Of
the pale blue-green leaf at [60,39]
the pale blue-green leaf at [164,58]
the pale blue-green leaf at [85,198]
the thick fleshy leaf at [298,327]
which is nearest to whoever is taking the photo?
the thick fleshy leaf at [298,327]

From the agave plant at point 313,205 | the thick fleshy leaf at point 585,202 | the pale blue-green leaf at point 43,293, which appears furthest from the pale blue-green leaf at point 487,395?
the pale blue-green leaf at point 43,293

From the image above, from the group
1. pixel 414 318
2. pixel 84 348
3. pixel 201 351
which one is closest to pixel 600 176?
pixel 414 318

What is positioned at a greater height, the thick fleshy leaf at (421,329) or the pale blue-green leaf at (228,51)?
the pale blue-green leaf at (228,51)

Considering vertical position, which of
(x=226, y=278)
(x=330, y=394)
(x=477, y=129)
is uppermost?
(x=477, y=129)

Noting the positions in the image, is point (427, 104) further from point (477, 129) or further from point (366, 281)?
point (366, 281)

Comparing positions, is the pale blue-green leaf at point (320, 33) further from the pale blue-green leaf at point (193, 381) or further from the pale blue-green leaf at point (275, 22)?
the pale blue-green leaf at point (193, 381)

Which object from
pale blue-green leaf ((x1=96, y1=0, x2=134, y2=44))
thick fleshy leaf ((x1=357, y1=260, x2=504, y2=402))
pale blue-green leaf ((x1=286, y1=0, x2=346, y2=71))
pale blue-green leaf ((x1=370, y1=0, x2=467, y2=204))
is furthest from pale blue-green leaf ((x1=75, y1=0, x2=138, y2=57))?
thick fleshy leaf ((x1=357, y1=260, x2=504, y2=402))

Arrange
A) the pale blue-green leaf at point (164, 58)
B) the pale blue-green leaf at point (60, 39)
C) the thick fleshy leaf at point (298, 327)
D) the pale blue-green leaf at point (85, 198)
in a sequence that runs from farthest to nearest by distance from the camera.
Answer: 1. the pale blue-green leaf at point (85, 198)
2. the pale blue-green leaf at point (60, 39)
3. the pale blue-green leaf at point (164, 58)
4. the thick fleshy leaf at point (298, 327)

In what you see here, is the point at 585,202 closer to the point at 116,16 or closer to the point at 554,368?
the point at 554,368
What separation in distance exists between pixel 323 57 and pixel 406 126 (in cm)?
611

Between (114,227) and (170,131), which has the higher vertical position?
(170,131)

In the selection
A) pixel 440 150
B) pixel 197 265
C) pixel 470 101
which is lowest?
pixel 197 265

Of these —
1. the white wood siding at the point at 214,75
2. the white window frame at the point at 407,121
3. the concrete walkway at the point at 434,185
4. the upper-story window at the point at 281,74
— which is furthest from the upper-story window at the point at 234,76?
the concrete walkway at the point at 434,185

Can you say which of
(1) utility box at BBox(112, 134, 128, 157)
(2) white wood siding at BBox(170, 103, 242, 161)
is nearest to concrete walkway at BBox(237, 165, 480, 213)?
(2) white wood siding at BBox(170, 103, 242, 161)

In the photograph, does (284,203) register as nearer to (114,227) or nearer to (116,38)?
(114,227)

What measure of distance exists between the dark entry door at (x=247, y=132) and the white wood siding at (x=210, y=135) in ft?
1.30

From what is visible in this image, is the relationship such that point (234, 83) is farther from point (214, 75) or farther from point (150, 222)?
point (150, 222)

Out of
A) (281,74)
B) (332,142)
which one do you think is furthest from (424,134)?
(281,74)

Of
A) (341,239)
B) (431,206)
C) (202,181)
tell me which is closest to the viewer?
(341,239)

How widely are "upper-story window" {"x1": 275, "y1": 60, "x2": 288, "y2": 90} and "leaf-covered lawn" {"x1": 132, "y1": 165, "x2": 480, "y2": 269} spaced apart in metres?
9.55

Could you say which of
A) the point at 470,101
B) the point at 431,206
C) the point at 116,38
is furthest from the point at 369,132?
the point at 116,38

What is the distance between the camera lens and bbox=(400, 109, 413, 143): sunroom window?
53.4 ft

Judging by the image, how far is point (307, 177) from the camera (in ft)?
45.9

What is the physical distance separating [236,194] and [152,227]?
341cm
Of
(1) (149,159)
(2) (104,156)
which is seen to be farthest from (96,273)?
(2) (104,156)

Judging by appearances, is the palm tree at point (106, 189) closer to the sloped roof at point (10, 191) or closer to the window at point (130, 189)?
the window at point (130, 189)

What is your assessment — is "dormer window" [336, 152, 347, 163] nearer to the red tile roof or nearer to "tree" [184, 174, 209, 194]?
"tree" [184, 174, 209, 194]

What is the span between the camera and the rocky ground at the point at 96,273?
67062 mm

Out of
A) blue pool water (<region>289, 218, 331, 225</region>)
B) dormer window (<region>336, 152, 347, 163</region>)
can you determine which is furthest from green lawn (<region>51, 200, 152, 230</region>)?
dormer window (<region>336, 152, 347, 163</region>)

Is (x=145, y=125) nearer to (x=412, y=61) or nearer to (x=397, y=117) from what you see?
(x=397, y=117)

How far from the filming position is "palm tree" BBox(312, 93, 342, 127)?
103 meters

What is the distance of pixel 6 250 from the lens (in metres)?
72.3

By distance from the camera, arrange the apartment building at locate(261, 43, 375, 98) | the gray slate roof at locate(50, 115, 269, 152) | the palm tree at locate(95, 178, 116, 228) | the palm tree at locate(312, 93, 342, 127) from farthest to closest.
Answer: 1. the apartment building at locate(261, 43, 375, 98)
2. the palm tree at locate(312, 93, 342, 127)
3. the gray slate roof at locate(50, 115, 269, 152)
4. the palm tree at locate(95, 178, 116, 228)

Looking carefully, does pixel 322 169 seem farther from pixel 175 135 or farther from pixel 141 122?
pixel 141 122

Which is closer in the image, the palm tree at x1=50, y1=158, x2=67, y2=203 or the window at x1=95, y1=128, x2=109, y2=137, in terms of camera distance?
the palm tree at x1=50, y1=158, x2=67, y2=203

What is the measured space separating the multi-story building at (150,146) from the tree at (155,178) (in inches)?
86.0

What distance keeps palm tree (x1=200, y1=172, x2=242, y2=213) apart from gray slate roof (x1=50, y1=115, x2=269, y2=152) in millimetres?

※

WHAT YOU HAVE TO DO: Render all of the records above as a numbered list, one item per line, with blank lines omitted.

TASK SOLUTION:
1. Of
2. the pale blue-green leaf at [60,39]
3. the pale blue-green leaf at [164,58]
4. the pale blue-green leaf at [85,198]
5. the thick fleshy leaf at [298,327]
6. which is nearest to whoever is taking the photo?
7. the thick fleshy leaf at [298,327]
8. From the agave plant at point 313,205 | the thick fleshy leaf at point 585,202 | the pale blue-green leaf at point 43,293, which appears furthest from the pale blue-green leaf at point 487,395?
9. the pale blue-green leaf at point 43,293
10. From the image above, from the group
11. 1. pixel 414 318
12. 2. pixel 84 348
13. 3. pixel 201 351
14. which one is closest to pixel 600 176?
15. pixel 414 318
16. What is positioned at a greater height, the thick fleshy leaf at (421,329) or the pale blue-green leaf at (228,51)?
17. the pale blue-green leaf at (228,51)
18. Considering vertical position, which of
19. (x=226, y=278)
20. (x=330, y=394)
21. (x=477, y=129)
22. is uppermost?
23. (x=477, y=129)
24. Noting the positions in the image, is point (427, 104) further from point (477, 129) or further from point (366, 281)?
25. point (366, 281)
26. Comparing positions, is the pale blue-green leaf at point (320, 33) further from the pale blue-green leaf at point (193, 381) or further from the pale blue-green leaf at point (275, 22)?
27. the pale blue-green leaf at point (193, 381)
28. Which object from
29. pale blue-green leaf ((x1=96, y1=0, x2=134, y2=44))
30. thick fleshy leaf ((x1=357, y1=260, x2=504, y2=402))
31. pale blue-green leaf ((x1=286, y1=0, x2=346, y2=71))
32. pale blue-green leaf ((x1=370, y1=0, x2=467, y2=204))
33. is furthest from pale blue-green leaf ((x1=75, y1=0, x2=138, y2=57))?
34. thick fleshy leaf ((x1=357, y1=260, x2=504, y2=402))
35. Arrange
36. A) the pale blue-green leaf at point (164, 58)
37. B) the pale blue-green leaf at point (60, 39)
38. C) the thick fleshy leaf at point (298, 327)
39. D) the pale blue-green leaf at point (85, 198)
40. in a sequence that runs from farthest to nearest by distance from the camera.
41. Answer: 1. the pale blue-green leaf at point (85, 198)
42. 2. the pale blue-green leaf at point (60, 39)
43. 3. the pale blue-green leaf at point (164, 58)
44. 4. the thick fleshy leaf at point (298, 327)
45. In what you see here, is the point at 585,202 closer to the point at 116,16 or closer to the point at 554,368?
46. the point at 554,368
47. What separation in distance exists between pixel 323 57 and pixel 406 126 (in cm)?
48. 611
49. Between (114,227) and (170,131), which has the higher vertical position?
50. (170,131)
51. In the selection
52. A) pixel 440 150
53. B) pixel 197 265
54. C) pixel 470 101
55. which is lowest?
56. pixel 197 265
57. Of these —
58. 1. the white wood siding at the point at 214,75
59. 2. the white window frame at the point at 407,121
60. 3. the concrete walkway at the point at 434,185
61. 4. the upper-story window at the point at 281,74
62. — which is furthest from the upper-story window at the point at 234,76?
63. the concrete walkway at the point at 434,185
64. Can you say which of
65. (1) utility box at BBox(112, 134, 128, 157)
66. (2) white wood siding at BBox(170, 103, 242, 161)
67. is nearest to concrete walkway at BBox(237, 165, 480, 213)?
68. (2) white wood siding at BBox(170, 103, 242, 161)
69. In the photograph, does (284,203) register as nearer to (114,227) or nearer to (116,38)?
70. (114,227)
71. What measure of distance exists between the dark entry door at (x=247, y=132) and the white wood siding at (x=210, y=135) in ft?
72. 1.30
73. From what is visible in this image, is the relationship such that point (234, 83) is farther from point (214, 75) or farther from point (150, 222)?
74. point (150, 222)
75. Out of
76. A) (281,74)
77. B) (332,142)
78. which one do you think is furthest from (424,134)?
79. (281,74)
80. Of
81. A) (341,239)
82. B) (431,206)
83. C) (202,181)
84. tell me which is closest to the viewer?
85. (341,239)
86. How widely are "upper-story window" {"x1": 275, "y1": 60, "x2": 288, "y2": 90} and "leaf-covered lawn" {"x1": 132, "y1": 165, "x2": 480, "y2": 269} spaced apart in metres?
87. 9.55
88. Could you say which of
89. A) the point at 470,101
90. B) the point at 431,206
91. C) the point at 116,38
92. is furthest from the point at 369,132?
93. the point at 116,38
94. What is the distance between the camera lens and bbox=(400, 109, 413, 143): sunroom window?
95. 53.4 ft
96. Judging by the image, how far is point (307, 177) from the camera (in ft)?
97. 45.9
98. What is the physical distance separating [236,194] and [152,227]?
99. 341cm
100. Of
101. (1) (149,159)
102. (2) (104,156)
103. which is seen to be farthest from (96,273)?
104. (2) (104,156)
105. Judging by appearances, is the palm tree at point (106, 189) closer to the sloped roof at point (10, 191) or closer to the window at point (130, 189)?
106. the window at point (130, 189)
107. What is your assessment — is "dormer window" [336, 152, 347, 163] nearer to the red tile roof or nearer to "tree" [184, 174, 209, 194]?
108. "tree" [184, 174, 209, 194]
109. What is the span between the camera and the rocky ground at the point at 96,273?
110. 67062 mm
111. Out of
112. A) blue pool water (<region>289, 218, 331, 225</region>)
113. B) dormer window (<region>336, 152, 347, 163</region>)
114. can you determine which is furthest from green lawn (<region>51, 200, 152, 230</region>)?
115. dormer window (<region>336, 152, 347, 163</region>)
116. Is (x=145, y=125) nearer to (x=412, y=61) or nearer to (x=397, y=117) from what you see?
117. (x=397, y=117)
118. How far from the filming position is "palm tree" BBox(312, 93, 342, 127)?
119. 103 meters
120. What is the distance of pixel 6 250 from the lens (in metres)?
121. 72.3
122. By distance from the camera, arrange the apartment building at locate(261, 43, 375, 98) | the gray slate roof at locate(50, 115, 269, 152) | the palm tree at locate(95, 178, 116, 228) | the palm tree at locate(312, 93, 342, 127) from farthest to closest.
123. Answer: 1. the apartment building at locate(261, 43, 375, 98)
124. 2. the palm tree at locate(312, 93, 342, 127)
125. 3. the gray slate roof at locate(50, 115, 269, 152)
126. 4. the palm tree at locate(95, 178, 116, 228)
127. Looking carefully, does pixel 322 169 seem farther from pixel 175 135 or farther from pixel 141 122?
128. pixel 141 122
129. Which is closer in the image, the palm tree at x1=50, y1=158, x2=67, y2=203 or the window at x1=95, y1=128, x2=109, y2=137, in terms of camera distance?
130. the palm tree at x1=50, y1=158, x2=67, y2=203
131. What is the measured space separating the multi-story building at (150,146) from the tree at (155,178) (in inches)?
132. 86.0
133. What distance keeps palm tree (x1=200, y1=172, x2=242, y2=213) apart from gray slate roof (x1=50, y1=115, x2=269, y2=152) in millimetres?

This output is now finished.